Doesn’t that sort of cut against the idea of “The better the question, the better the answer”?
We can talk about that, if you wish, but not now.
Well, I envy the people we have heard of who could do this sort of thing hour by hour.
Better a live dog than a dead lion.
Arf. Till next time, then, and our thanks as always.
I think you’ve outdone yourself this morning. Wow. I have never felt closer to the reality of all being one. A oneness of and through connection. Makes me think of vast impersonal forces, too.

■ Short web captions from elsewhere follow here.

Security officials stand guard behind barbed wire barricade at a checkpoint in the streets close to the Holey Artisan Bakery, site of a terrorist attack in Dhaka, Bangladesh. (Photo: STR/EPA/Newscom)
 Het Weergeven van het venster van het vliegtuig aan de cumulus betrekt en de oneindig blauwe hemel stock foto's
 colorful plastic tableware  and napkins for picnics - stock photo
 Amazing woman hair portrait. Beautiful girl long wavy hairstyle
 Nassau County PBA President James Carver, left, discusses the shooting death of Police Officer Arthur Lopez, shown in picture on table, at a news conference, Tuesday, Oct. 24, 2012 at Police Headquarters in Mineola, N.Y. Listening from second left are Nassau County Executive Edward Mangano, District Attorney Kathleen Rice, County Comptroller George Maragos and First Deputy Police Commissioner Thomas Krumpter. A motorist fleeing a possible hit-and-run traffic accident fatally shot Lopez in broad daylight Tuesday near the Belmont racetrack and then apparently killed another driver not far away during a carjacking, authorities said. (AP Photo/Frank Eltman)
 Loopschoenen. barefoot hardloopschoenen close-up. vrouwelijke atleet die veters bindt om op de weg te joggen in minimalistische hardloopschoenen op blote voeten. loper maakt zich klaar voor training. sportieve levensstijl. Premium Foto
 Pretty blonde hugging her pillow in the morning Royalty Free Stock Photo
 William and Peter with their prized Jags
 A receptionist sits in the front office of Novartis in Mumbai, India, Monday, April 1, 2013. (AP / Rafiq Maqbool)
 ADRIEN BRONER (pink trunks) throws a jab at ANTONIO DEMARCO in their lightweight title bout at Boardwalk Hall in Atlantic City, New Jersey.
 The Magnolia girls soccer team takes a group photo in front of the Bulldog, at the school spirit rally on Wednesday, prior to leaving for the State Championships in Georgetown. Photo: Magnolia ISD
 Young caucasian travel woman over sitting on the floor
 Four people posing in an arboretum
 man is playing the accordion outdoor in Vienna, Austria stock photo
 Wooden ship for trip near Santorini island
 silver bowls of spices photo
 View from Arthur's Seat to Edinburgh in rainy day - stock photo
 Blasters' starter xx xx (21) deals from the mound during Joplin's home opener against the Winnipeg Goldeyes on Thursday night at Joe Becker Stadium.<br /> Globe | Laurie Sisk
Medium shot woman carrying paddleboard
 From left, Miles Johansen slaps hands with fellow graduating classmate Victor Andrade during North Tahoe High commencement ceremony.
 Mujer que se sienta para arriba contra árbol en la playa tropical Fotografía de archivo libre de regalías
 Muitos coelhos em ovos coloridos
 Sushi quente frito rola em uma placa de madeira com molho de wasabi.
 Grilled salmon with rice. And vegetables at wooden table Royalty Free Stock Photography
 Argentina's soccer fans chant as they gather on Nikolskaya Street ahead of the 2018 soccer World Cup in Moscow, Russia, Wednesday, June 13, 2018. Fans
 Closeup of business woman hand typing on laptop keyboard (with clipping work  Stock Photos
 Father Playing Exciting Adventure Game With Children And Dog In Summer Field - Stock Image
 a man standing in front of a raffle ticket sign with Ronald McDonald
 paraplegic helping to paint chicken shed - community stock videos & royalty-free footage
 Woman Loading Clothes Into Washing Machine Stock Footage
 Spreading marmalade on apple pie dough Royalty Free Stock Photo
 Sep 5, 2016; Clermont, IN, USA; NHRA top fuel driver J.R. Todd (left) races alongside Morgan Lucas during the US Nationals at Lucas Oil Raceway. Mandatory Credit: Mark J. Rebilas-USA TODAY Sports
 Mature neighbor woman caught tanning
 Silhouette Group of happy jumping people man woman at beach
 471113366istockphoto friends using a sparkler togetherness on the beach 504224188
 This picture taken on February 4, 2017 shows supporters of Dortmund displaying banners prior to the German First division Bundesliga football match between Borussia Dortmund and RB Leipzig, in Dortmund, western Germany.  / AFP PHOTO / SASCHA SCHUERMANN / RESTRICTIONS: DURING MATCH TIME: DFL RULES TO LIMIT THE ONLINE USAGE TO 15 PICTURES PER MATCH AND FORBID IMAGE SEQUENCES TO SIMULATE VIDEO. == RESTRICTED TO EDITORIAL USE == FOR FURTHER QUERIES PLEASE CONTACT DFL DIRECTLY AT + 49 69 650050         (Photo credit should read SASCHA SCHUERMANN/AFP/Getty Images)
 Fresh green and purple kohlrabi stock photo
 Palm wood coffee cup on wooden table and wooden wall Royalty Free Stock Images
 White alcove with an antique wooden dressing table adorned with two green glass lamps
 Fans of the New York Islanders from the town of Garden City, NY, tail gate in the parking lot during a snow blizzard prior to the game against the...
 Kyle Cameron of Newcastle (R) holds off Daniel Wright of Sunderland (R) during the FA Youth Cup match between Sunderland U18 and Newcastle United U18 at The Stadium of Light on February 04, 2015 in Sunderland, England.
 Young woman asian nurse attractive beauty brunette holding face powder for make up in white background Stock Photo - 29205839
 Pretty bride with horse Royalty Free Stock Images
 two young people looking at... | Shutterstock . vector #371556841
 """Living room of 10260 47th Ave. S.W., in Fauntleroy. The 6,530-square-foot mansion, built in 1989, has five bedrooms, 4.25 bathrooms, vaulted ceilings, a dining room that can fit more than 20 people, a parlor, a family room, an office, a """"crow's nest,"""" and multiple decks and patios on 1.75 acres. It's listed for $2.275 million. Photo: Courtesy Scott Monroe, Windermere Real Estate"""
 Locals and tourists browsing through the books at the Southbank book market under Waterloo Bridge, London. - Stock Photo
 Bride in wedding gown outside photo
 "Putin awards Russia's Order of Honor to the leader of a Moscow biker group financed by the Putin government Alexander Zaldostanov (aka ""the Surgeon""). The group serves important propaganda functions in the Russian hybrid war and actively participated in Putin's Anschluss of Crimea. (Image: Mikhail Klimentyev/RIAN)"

I can’t quite tell if they are getting at non-duality here. It seems like it, but the reference to magical transformation is confusing me. Per Jack Kornfield, “after the ecstasy, the laundry.” Clothes seen non-dually don’t wash themselves any more than the other kind. Maybe that’s just my mood. But anyway, one thing I’ve noticed about psychic explorations is that they often remain firmly in duality, so that’s an interesting development.
I agree with Jane: the Frank/TGU mind has outdone itself on this one! A delight and privilege to be able to follow as that mind broadens and deepens.
“But beneath the hodge-podge appearance is reality, and reality has structure.” This brought that recognizable feeling of shift as seemingly disparate concepts and feelings assemble in my awareness.
Arf Indeed! 😊
I agree with Jane and Jim – plus I loved the “Arf” – the humorous interplays between you and the guys always crack me up! Great posting, Frank – thanks for sharing it!